* Start RECORDS FOR THIS EXERCISE *

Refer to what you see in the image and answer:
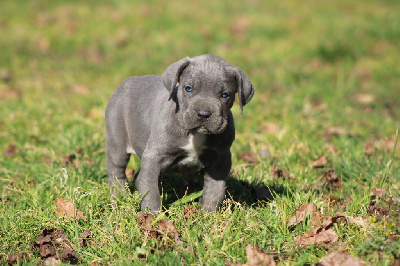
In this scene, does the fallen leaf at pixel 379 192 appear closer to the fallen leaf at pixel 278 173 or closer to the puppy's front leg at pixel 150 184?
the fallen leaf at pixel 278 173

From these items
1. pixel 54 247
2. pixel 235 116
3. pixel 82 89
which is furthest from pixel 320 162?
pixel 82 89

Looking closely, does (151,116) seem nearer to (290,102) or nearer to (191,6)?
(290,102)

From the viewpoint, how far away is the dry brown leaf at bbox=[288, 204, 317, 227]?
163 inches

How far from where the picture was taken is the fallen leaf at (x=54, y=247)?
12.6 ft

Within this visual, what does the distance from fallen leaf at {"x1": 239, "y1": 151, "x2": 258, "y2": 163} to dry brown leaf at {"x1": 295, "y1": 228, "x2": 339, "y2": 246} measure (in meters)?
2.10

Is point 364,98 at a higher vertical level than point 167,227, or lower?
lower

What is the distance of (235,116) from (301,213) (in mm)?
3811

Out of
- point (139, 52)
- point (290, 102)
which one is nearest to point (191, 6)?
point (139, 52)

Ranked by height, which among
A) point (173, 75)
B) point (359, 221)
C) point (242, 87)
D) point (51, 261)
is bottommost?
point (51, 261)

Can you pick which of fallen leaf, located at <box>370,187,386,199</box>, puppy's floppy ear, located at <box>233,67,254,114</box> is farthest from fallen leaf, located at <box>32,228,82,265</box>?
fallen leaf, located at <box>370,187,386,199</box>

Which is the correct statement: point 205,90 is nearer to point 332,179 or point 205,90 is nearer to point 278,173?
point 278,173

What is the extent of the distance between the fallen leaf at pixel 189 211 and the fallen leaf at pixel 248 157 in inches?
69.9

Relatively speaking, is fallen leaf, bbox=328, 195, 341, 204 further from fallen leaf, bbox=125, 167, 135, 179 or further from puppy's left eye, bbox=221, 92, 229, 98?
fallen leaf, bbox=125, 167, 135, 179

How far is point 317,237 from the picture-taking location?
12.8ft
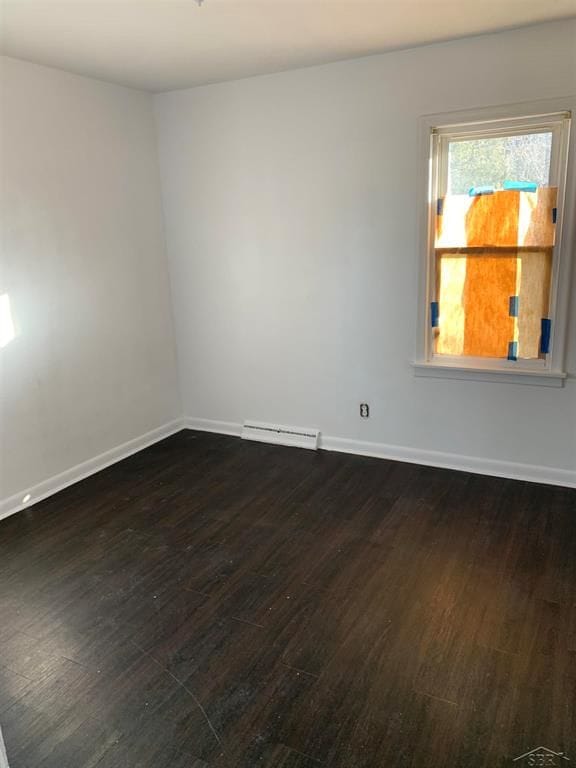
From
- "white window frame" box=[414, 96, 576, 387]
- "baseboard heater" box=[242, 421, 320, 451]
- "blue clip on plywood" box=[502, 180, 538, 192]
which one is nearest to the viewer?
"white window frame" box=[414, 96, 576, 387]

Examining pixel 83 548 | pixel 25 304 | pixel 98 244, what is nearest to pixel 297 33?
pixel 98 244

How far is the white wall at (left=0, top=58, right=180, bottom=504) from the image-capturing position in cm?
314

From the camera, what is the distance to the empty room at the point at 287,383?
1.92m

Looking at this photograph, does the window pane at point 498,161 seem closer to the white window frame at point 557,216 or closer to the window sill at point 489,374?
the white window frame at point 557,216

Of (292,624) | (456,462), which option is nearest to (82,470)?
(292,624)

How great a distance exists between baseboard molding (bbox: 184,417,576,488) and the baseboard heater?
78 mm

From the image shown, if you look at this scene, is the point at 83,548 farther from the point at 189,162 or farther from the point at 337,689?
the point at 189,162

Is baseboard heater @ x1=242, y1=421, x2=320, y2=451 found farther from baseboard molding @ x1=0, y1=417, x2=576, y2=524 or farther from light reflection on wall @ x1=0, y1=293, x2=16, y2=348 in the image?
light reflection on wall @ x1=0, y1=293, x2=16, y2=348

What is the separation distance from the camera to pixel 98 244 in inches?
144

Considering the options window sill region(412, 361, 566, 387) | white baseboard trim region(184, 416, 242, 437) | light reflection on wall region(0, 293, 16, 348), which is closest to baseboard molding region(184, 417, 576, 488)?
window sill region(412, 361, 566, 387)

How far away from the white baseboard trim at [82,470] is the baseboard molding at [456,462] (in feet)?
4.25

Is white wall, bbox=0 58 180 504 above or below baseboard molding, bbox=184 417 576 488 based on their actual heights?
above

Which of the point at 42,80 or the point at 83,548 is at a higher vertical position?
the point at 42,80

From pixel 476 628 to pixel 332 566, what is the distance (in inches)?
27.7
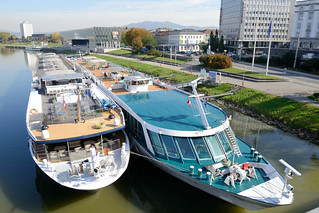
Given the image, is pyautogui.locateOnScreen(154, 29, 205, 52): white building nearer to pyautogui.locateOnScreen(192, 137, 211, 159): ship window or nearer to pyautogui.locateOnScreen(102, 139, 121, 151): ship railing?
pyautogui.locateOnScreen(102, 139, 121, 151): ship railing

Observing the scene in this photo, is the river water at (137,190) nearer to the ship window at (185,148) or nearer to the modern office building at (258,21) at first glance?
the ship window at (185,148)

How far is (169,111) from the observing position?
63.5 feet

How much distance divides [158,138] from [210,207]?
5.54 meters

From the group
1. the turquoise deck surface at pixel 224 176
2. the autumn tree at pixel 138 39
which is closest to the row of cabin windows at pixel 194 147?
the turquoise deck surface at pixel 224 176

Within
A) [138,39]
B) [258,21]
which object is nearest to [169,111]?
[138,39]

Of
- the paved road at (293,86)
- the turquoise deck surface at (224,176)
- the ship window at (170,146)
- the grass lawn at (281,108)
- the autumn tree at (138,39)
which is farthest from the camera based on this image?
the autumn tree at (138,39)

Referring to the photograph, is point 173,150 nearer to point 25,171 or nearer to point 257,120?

* End RECORDS FOR THIS EXERCISE *

DIRECTIVE.
Copy out the listing above word for word, from its first line through its last, omitting the pictures.

TASK ANSWER.
Refer to what you see in the image and answer:
In this scene, does the fallen leaf at pixel 379 192 appear closer to the fallen leaf at pixel 278 173 or closer to the puppy's front leg at pixel 150 184?
the fallen leaf at pixel 278 173

From these items
1. pixel 54 247
2. pixel 235 116
3. pixel 82 89
which is furthest from pixel 320 162?
pixel 82 89

Looking closely, does (151,116) seem nearer to (290,102) or nearer to (191,6)?
(290,102)

From the viewpoint, how far away is the dry brown leaf at bbox=[288, 204, 317, 227]?
163 inches

How far from where the picture was taken is the fallen leaf at (x=54, y=247)?
12.6 ft

Within this visual, what does the distance from fallen leaf at {"x1": 239, "y1": 151, "x2": 258, "y2": 163} to dry brown leaf at {"x1": 295, "y1": 228, "x2": 339, "y2": 246} measure (in meters)?
2.10

Is point 364,98 at a higher vertical level than point 167,227, or lower?
lower

What is the distance of (235,116) from (301,213) (in mm)?
3811

Out of
- point (139, 52)
- point (290, 102)
which one is nearest to point (191, 6)?
point (139, 52)

Ranked by height, which among
A) point (173, 75)
B) point (359, 221)
C) point (242, 87)
D) point (51, 261)
is bottommost?
point (51, 261)

Can you pick which of fallen leaf, located at <box>370,187,386,199</box>, puppy's floppy ear, located at <box>233,67,254,114</box> is farthest from fallen leaf, located at <box>32,228,82,265</box>?
fallen leaf, located at <box>370,187,386,199</box>

Which is the correct statement: point 205,90 is nearer to point 332,179 or point 205,90 is nearer to point 278,173?
point 278,173

What is the extent of the distance between the fallen leaf at pixel 189 211 and the fallen leaf at pixel 248 157 in inches?
69.9

Relatively speaking, is fallen leaf, bbox=328, 195, 341, 204 further from fallen leaf, bbox=125, 167, 135, 179 or further from puppy's left eye, bbox=221, 92, 229, 98?
fallen leaf, bbox=125, 167, 135, 179

How far is point 317,237 from the picture-taking location?
12.8ft
From
- "white window frame" box=[414, 96, 576, 387]
- "baseboard heater" box=[242, 421, 320, 451]
- "blue clip on plywood" box=[502, 180, 538, 192]
which one is nearest to the viewer?
"white window frame" box=[414, 96, 576, 387]

Examining pixel 83 548 | pixel 25 304 | pixel 98 244, what is nearest to pixel 297 33?
pixel 98 244

How far is the white wall at (left=0, top=58, right=180, bottom=504) from the image-capturing position in cm?
314

From the camera, what is the distance to the empty room at the point at 287,383?
1.92m

Looking at this photograph, does the window pane at point 498,161 seem closer to the white window frame at point 557,216 or closer to the window sill at point 489,374?
the white window frame at point 557,216

Of (292,624) | (456,462), which option is nearest to (82,470)?
(292,624)

How great a distance exists between baseboard molding (bbox: 184,417,576,488) and the baseboard heater?
78 mm

From the image shown, if you look at this scene, is the point at 83,548 farther from the point at 189,162 or farther from the point at 337,689?
the point at 189,162

Is baseboard heater @ x1=242, y1=421, x2=320, y2=451 found farther from baseboard molding @ x1=0, y1=417, x2=576, y2=524 or farther from light reflection on wall @ x1=0, y1=293, x2=16, y2=348 in the image?
light reflection on wall @ x1=0, y1=293, x2=16, y2=348

What is the separation distance from the camera to pixel 98 244 in inches?
144

Considering the options window sill region(412, 361, 566, 387) | white baseboard trim region(184, 416, 242, 437) | light reflection on wall region(0, 293, 16, 348), which is closest to baseboard molding region(184, 417, 576, 488)?
window sill region(412, 361, 566, 387)

How far away from the white baseboard trim at [82,470] is the baseboard molding at [456,462] (in feet)?
4.25

Is white wall, bbox=0 58 180 504 above or below baseboard molding, bbox=184 417 576 488 based on their actual heights?
above

Which of the point at 42,80 or the point at 83,548 is at a higher vertical position?
the point at 42,80

From pixel 476 628 to pixel 332 566, what is the distance (in inches)?
27.7
Given the image, is pyautogui.locateOnScreen(154, 29, 205, 52): white building nearer to pyautogui.locateOnScreen(192, 137, 211, 159): ship window or nearer to pyautogui.locateOnScreen(102, 139, 121, 151): ship railing?
pyautogui.locateOnScreen(102, 139, 121, 151): ship railing

Observing the scene in this photo, is the river water at (137,190) nearer to the ship window at (185,148) or nearer to the modern office building at (258,21) at first glance?
the ship window at (185,148)

How far is (169,111) from the observing position?
63.5 feet

How much distance divides [158,138] from [210,207]?
5.54 meters

From the group
1. the turquoise deck surface at pixel 224 176
2. the autumn tree at pixel 138 39
which is closest to the row of cabin windows at pixel 194 147?
the turquoise deck surface at pixel 224 176

Within
A) [138,39]
B) [258,21]
which object is nearest to [169,111]?
[138,39]

Of
- the paved road at (293,86)
- the turquoise deck surface at (224,176)
- the ship window at (170,146)
- the grass lawn at (281,108)
- the autumn tree at (138,39)
which is farthest from the camera based on this image?
the autumn tree at (138,39)

Referring to the photograph, is point 173,150 nearer to point 25,171 or nearer to point 257,120?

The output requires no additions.